Sleeping disorder can be deadly
Posted August 21, 2009
New York — Sleep apnea, a common disorder that wakes many Americans every night, could have deadly consequences, according to a new study by researchers at New York University Langone Medical Center.
Mogens Petersen is being treated for sleep apnea.
"My wife reports that I gasp for air, and it made her nervous," Petersen said.
While sleep apnea patients like Petersen sleep, their airways collapse, keeping oxygen from reaching the lungs. To reopen those airways, the brain interrupts deep sleep.
"They are suffocating, if you will, for 10, 20, 30 seconds, and then that wakes them up. This cycle can repeat hundreds, even thousands of times in one night," said Dr. David Rapoport, one of the study's co-authors.
After monitoring more than 6,000 men and women at home for at least one night, researchers found that people between ages 40 and 70 with sleep apnea are 46 percent more likely to die.
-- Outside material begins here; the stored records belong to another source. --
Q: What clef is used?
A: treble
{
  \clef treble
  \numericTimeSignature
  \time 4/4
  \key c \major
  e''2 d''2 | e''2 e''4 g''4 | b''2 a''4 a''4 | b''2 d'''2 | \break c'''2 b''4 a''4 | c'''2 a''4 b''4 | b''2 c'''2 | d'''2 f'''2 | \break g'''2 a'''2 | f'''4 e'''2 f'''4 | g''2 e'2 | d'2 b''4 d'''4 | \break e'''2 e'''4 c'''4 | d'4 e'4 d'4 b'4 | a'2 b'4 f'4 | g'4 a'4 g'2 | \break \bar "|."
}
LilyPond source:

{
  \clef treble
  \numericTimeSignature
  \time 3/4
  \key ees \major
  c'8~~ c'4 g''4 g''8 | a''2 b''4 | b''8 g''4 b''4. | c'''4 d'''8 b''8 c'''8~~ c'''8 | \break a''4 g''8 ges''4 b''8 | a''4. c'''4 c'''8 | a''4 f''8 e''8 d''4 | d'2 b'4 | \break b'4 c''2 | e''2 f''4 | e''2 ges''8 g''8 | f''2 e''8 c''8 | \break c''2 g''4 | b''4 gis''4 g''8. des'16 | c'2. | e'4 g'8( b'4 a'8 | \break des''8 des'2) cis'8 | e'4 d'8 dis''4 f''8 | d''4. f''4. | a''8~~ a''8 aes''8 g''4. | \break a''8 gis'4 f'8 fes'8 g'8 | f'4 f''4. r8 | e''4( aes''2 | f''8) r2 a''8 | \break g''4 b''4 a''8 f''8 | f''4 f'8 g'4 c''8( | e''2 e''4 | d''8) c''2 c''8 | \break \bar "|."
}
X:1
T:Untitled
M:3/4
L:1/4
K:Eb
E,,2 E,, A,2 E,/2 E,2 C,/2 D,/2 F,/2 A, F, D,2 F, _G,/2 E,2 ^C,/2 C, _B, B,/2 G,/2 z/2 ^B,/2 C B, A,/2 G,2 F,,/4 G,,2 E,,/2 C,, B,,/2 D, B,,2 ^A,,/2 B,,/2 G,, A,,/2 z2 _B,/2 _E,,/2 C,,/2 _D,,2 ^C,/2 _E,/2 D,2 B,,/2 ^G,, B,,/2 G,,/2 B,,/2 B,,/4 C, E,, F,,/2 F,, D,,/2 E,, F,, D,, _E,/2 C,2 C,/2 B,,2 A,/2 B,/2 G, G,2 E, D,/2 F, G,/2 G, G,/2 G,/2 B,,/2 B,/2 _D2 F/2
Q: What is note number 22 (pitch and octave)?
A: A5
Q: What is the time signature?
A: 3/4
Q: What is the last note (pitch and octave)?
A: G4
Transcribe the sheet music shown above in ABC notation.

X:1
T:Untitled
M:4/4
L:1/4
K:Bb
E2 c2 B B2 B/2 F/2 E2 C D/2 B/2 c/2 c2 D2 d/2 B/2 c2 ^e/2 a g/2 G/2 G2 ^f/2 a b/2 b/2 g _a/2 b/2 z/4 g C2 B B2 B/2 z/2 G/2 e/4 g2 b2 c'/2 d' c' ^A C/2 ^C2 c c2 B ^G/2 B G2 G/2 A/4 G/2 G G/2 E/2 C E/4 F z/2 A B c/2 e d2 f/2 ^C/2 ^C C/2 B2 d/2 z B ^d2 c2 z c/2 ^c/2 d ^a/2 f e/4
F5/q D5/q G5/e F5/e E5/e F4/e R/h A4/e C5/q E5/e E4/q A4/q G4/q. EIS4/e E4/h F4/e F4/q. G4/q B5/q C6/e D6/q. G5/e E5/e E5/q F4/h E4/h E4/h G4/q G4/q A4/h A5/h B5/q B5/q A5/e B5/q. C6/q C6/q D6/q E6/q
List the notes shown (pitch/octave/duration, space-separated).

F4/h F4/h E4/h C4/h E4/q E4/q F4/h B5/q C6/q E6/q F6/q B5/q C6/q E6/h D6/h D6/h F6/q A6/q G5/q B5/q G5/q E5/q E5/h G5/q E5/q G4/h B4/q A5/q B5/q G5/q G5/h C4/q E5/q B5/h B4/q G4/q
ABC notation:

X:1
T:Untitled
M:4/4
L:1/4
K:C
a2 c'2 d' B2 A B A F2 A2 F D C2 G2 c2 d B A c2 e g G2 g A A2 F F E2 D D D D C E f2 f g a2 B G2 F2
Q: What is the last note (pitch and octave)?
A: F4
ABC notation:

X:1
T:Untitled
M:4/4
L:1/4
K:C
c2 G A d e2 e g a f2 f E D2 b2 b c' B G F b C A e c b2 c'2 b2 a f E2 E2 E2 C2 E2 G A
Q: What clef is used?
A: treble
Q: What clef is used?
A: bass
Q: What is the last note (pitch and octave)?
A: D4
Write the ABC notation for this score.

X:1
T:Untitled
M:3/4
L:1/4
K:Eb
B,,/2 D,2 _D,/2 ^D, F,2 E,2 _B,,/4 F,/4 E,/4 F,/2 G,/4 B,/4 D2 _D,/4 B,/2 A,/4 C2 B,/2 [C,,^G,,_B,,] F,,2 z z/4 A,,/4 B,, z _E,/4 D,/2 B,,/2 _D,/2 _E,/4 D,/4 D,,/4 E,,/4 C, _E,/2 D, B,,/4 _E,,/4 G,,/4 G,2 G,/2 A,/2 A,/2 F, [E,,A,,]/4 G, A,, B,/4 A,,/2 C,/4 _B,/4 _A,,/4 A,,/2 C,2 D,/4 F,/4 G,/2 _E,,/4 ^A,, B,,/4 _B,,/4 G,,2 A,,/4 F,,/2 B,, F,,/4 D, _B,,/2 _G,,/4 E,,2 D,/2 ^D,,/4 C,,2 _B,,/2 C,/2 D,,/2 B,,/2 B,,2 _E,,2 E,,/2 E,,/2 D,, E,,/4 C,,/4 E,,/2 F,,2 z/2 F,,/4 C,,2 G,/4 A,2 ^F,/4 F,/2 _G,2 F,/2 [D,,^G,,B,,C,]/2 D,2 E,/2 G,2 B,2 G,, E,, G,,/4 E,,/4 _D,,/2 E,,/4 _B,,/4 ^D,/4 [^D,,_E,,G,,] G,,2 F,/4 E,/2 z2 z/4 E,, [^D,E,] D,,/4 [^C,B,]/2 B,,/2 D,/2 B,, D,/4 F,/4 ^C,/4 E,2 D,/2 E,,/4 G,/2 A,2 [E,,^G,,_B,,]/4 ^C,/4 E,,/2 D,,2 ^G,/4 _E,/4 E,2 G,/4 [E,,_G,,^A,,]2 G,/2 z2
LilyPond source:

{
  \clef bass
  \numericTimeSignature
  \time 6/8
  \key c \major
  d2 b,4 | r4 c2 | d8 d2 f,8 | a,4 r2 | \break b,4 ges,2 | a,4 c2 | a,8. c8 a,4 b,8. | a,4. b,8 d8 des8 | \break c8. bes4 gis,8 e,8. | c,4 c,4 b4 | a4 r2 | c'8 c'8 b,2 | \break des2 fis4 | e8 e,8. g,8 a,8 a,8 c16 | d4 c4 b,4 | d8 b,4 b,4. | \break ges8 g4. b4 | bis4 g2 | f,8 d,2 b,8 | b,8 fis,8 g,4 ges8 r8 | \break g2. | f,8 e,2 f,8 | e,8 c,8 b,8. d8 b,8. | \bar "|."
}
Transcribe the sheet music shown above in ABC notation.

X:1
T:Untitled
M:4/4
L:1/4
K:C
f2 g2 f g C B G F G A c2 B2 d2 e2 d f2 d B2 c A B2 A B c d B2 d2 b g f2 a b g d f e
"This was most dramatically present among men," Rapoport said.
In the United States, 24 percent of men and 9 percent of women suffer from a form of sleep apnea. Many are unaware they have a problem, researchers said.
"We suspect that the vast majority, perhaps 80 to 90 percent, of sleep apnea cases are not diagnosed," Rapoport said.
Researchers are also studying the connection between sleep apnea and cardiovascular disease.
"We've collected a lot of information about strokes and heart attacks and, of course, blood pressure. These seem to be elevated with this disease," Rapoport said.
Mogens is treating his sleep apnea with the most common therapy: a continuous positive airway pressure device. The ventilation machine pushes air through a person's passageways.
Mogens said the small inconvenience could turn out to be a lifesaver.
"I can feel the difference," he said.